Success is hidden in the data we ignore
- massimo075
- Feb 7
- 1 min read

The legends are familiar: Meta’s network effects, Apple’s UX disruption and Amazon’s logistics dominance. We treat these outliers as blueprints, dissecting their success to find a repeatable formula for our own growth.
But here is the hard truth: You are likely looking at the wrong data.
The classic illustration of this: During WWII, Allied forces analyzed bombers returning from missions with bullet holes peppered across the wings and fuselage. Their logic was intuitive: reinforce the areas where the holes were!
It took a mathematician, Abraham Wald, to point out the fatal flaw. The military was only looking at the survivors. The planes hit in the engines or the cockpit didn't have any holes to show - because they never made it back.
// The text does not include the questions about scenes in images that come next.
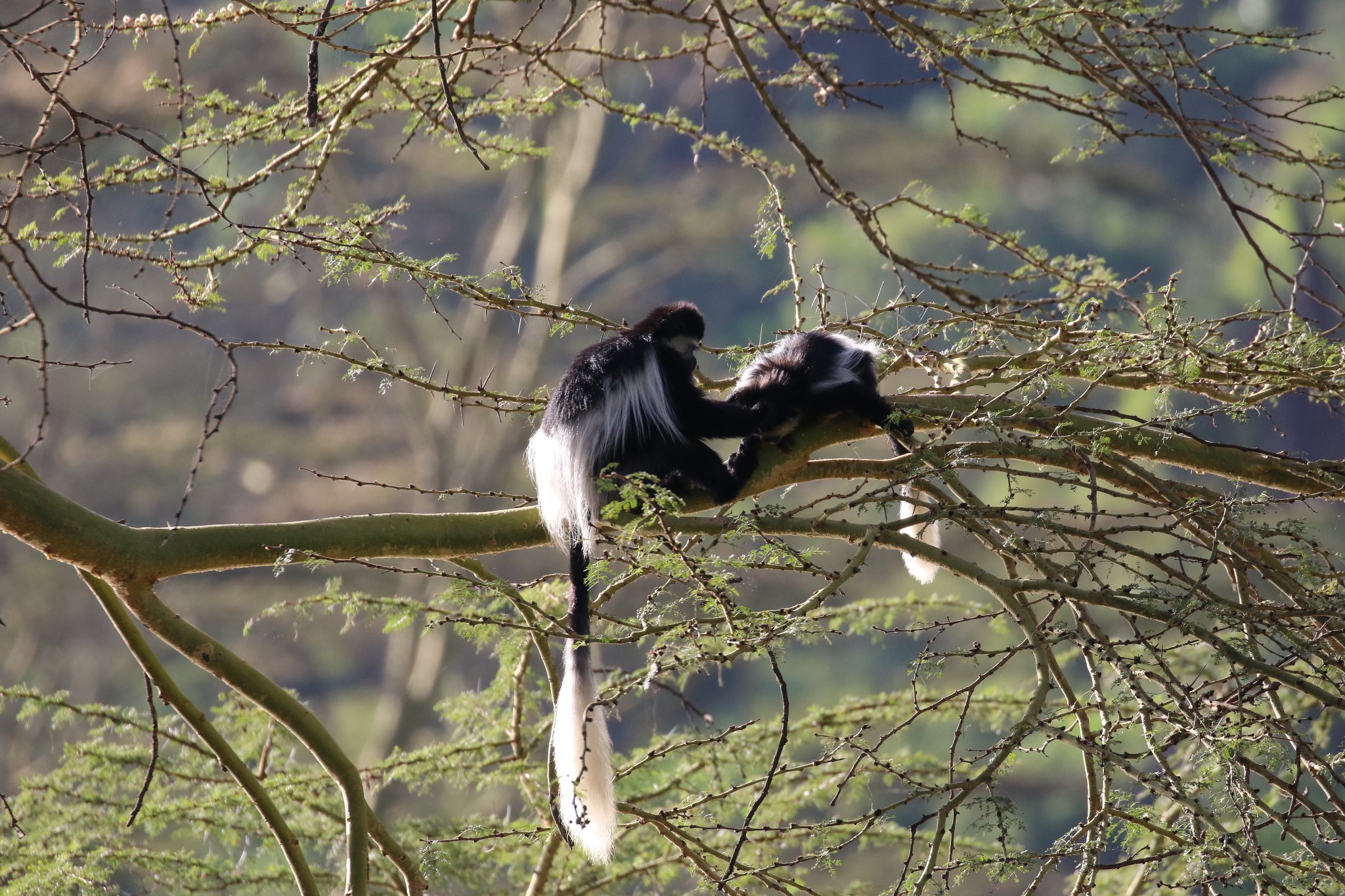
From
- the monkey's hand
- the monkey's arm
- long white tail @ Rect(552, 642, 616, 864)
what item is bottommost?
long white tail @ Rect(552, 642, 616, 864)

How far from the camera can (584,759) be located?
1781 mm

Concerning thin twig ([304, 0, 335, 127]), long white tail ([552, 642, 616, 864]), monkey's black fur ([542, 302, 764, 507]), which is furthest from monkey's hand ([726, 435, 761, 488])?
thin twig ([304, 0, 335, 127])

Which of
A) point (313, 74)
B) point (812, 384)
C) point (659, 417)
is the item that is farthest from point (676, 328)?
point (313, 74)

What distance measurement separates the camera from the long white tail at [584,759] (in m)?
1.91

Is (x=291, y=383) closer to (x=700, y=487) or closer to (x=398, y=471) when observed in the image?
(x=398, y=471)

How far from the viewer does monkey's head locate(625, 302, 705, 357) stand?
9.37ft

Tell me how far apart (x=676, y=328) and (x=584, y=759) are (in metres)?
1.36

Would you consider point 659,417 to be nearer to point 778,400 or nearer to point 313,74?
point 778,400

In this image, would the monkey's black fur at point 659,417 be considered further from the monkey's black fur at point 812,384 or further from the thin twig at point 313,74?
the thin twig at point 313,74

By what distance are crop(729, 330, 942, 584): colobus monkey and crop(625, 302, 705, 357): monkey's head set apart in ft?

The startup parallel: In the startup ecosystem, we are obsessed with the 0.1%. We analyze the “wings of Unicorns” - their flashy marketing, their aggressive pivots, and their eccentric cultures.
But what about the 90% of startups that failed?
They took similar risks.
They put in the same endless hours.
They also "moved fast and broke things."
The difference? Their bullet holes hit the engine. A misjudged go-to-market strategy, flawed unit economics, or a toxic co-founder dispute was the single shot that brought them down. Because these failures vanish from the headlines, their data becomes invisible - leaving us to study only the survivors who were lucky enough to be hit in the wings.
The lesson: Don't just copy the visible traits of winners. Study the invisible failures.